We’re in the midst of the most serious epidemic of chronic disease humans have ever faced. Half of US adults have one or more chronic health conditions, and 25 percent have two or more. (1) 7 of the top 10 causes of death in 2010 were chronic diseases, and two of them—heart disease and cancer—together accounted for almost half of all deaths. (2)    

While some of these problems (like heart disease) are fairly well-understood by conventional medicine, others are more mysterious. Conditions like Irritable Bowel Syndrome (IBS), chronic fatigue, fibromyalgia, and autoimmune disease together affect hundreds of millions of people around the world, but in most cases patients are told that the causes of their condition are unknown and simply prescribed drugs to manage the symptoms.

But is it really true that we don’t know what causes chronic illness? Certainly there are particulars related to each specific illness that we don’t yet understand. But I would argue that we do, in fact, have a solid grasp on the most important factors that contribute to virtually all chronic disease. This means that it is within our power now to prevent, and even reverse, many of these conditions.

The Functional Medicine Systems Model

As many of you know, I will be launching a functional medicine training program for clinicians later this year. (You can learn more about it here, and stay tuned for another announcement in the next few weeks!) In preparing for that program, I’ve created a “unified theory” of what causes disease that I call the Functional Medicine Systems Model. I’d like to share that with you here, and use it as a springboard for our discussion.

exposome + genome copy

As the diagram illustrates, the interaction between an individual’s genome, epigenome, and exposome is at the core of what determines our health.

The genome is our complete set of DNA, containing all of the information needed to build and maintain the human organism.

The epigenome consists of chemicals that modify the genome in a way that tells it what to do, where to do it, and when to do it. These modifications do not change the underlying genes, but they can be passed on to future generations.

The exposome represents the sum total of all non-genetic exposures an individual experiences from the moment of their conception through the end of their life. It includes the food we eat, the water we drink, the air we breathe, the chemicals we’re exposed to, the social connections we have, and the environment we live in.
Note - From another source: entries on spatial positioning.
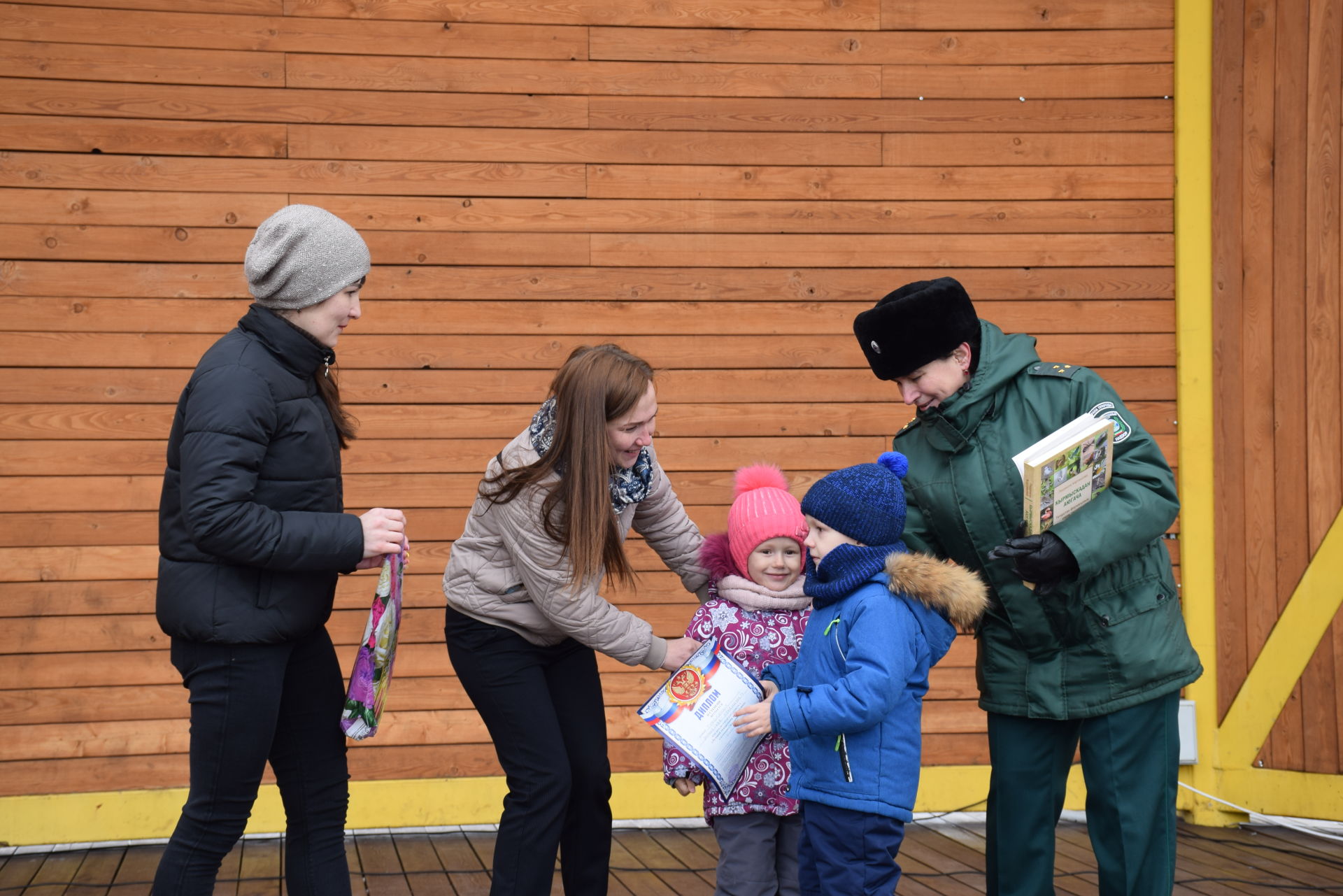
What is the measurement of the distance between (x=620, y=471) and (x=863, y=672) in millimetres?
806

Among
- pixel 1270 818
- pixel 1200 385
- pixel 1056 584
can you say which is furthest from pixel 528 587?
pixel 1270 818

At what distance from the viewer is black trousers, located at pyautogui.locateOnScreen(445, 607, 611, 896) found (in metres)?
2.81

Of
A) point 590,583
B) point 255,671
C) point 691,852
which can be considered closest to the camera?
point 255,671

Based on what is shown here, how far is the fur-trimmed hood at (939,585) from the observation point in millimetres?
2547

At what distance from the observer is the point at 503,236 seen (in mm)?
4398

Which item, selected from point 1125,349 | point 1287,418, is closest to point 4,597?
point 1125,349

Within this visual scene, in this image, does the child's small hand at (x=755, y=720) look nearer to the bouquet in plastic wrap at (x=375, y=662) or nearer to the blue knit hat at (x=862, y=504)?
the blue knit hat at (x=862, y=504)

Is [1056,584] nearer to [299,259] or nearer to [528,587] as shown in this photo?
[528,587]

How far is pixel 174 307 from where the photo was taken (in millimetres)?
4258

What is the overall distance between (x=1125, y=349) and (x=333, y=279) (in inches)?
124

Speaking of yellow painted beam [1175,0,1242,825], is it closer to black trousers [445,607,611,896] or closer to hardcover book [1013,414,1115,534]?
hardcover book [1013,414,1115,534]

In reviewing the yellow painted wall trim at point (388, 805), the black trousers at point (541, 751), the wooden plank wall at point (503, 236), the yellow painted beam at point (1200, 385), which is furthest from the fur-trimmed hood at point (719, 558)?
the yellow painted beam at point (1200, 385)

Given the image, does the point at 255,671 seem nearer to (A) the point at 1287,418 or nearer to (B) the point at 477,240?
(B) the point at 477,240

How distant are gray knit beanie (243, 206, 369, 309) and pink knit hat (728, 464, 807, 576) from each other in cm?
106
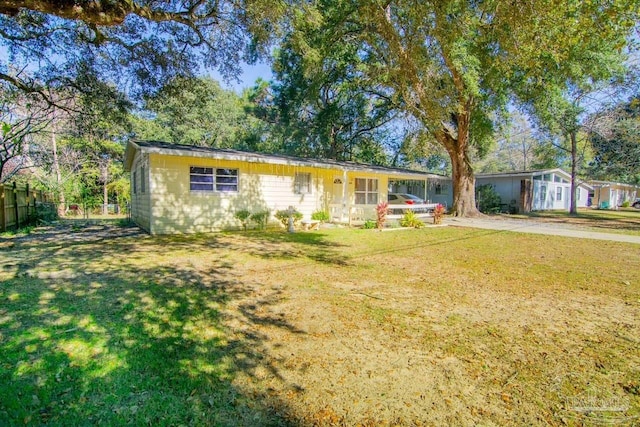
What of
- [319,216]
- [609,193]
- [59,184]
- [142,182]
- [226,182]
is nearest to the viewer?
[226,182]

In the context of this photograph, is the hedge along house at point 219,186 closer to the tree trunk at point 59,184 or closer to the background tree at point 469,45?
the background tree at point 469,45

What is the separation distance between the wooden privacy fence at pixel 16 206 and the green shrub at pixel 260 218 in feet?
25.0

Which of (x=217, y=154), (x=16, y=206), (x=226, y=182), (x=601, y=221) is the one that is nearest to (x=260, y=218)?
(x=226, y=182)

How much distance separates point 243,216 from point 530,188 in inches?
874

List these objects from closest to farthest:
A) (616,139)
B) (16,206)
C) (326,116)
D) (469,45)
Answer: (16,206)
(469,45)
(616,139)
(326,116)

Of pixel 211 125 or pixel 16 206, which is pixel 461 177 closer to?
pixel 16 206

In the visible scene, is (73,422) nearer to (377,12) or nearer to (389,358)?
(389,358)

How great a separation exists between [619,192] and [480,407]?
163 ft

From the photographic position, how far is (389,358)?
291cm

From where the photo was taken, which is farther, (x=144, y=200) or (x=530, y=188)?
(x=530, y=188)

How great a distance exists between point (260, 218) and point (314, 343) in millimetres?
9404

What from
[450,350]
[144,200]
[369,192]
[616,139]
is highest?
[616,139]

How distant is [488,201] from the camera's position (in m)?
23.9

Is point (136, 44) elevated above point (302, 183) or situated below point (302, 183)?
above
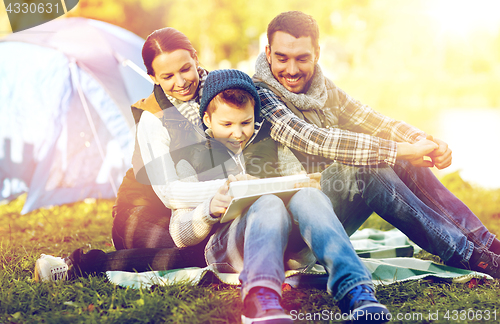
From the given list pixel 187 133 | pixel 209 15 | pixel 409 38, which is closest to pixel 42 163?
pixel 187 133

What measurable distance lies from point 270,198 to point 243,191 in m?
0.12

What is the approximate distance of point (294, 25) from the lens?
2.28 m

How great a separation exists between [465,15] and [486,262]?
17.0 m

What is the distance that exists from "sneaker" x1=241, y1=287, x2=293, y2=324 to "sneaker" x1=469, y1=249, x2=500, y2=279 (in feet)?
4.00

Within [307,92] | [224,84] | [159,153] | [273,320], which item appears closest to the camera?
[273,320]

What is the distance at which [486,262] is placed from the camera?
212cm

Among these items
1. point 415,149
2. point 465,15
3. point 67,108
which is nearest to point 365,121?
point 415,149

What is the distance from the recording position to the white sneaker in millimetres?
2074

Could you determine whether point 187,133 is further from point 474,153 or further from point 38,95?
point 474,153

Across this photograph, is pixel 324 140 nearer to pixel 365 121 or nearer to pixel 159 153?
pixel 365 121

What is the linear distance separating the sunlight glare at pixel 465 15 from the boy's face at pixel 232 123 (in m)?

Did you know that 8 underlying causes are at the root of most chronic disease?

To use an analogy, the genome is like a piano; the epigenome is like the sheet music; and the exposome is what determines how the music is written and performed. The quality of the piano will certainly affect the sound that it produces. But the finest piano in the world will still sound terrible if the sheet music and performance are terrible. Likewise, a virtuoso pianist performing a Mozart piece will not be at her best playing a poor-quality piano.

In the same way, genetics do play an important role in human health and disease. However, we now know that the exposome (and its influence on the epigenome) is far more significant in most cases. In fact, it is responsible for >90% of human disease. That is why the exposome is at the core of the Functional Medicine Systems Model, and should always be the first thing addressed regardless of the patient’s complaint.

The modern diet, lifestyle, and environment affect the expression of our genes and lead to pathology, which in turn cause disease and symptoms in the patient.

But what are those pathologies?

The 8 core pathologies that underlie all chronic disease

I believe that virtually all diseases and symptoms that we experience are caused by the following 8 core pathologies:

  1. Gut dysfunction. Includes small intestine bacterial overgrowth (SIBO), infections (e.g. parasites, pathogenic bacteria, viruses), low stomach acid, bile, and enzyme production, intestinal permeability, and food intolerances.
  2. Nutrient imbalance. Includes deficiency of nutrients like B12, iron, folate, magnesium, zinc, EPA/DHA and fat-soluble vitamins (most common), and excess of nutrients like iron (less common).
  3. HPA axis dysregulation. Includes regulating the communication between the hypothalamus, pituitary, and adrenal glands, and balancing the production of hormones associated with those glands (e.g. DHEA, cortisol)
  4. Toxic burden. Includes exposure to chemicals (e.g. BPA, phthalates, etc.), heavy metals (e.g. mercury, arsenic), biotoxins (e.g. mold/mycotoxins, inflamm), or impaired detoxification capacity due to nutrient deficiency, GI issues, or other causes.
  5. Chronic infections. Includes “stealth” infections by tick-borne organisms (e.g. Borrelia, Babesia, Bartonella, Erlichia), intracellular bacteria (e.g. Mycoplamsa, Chlamydophila), viruses (e.g. HHV-6, HPV), and dental bacteria.
  6. Hormone imbalance. Includes hormones associated metabolism (e.g. insulin, leptin), thyroid, and gonads (e.g. estrogen, progesterone, testosterone).
  7. Immune dysregulation. Includes autoimmunity, underactive immune function, and chronic, systemic inflammation. 
  8. Cellular dysfunction. Impaired methylation, energy production, and mitochondrial function, and oxidative damage.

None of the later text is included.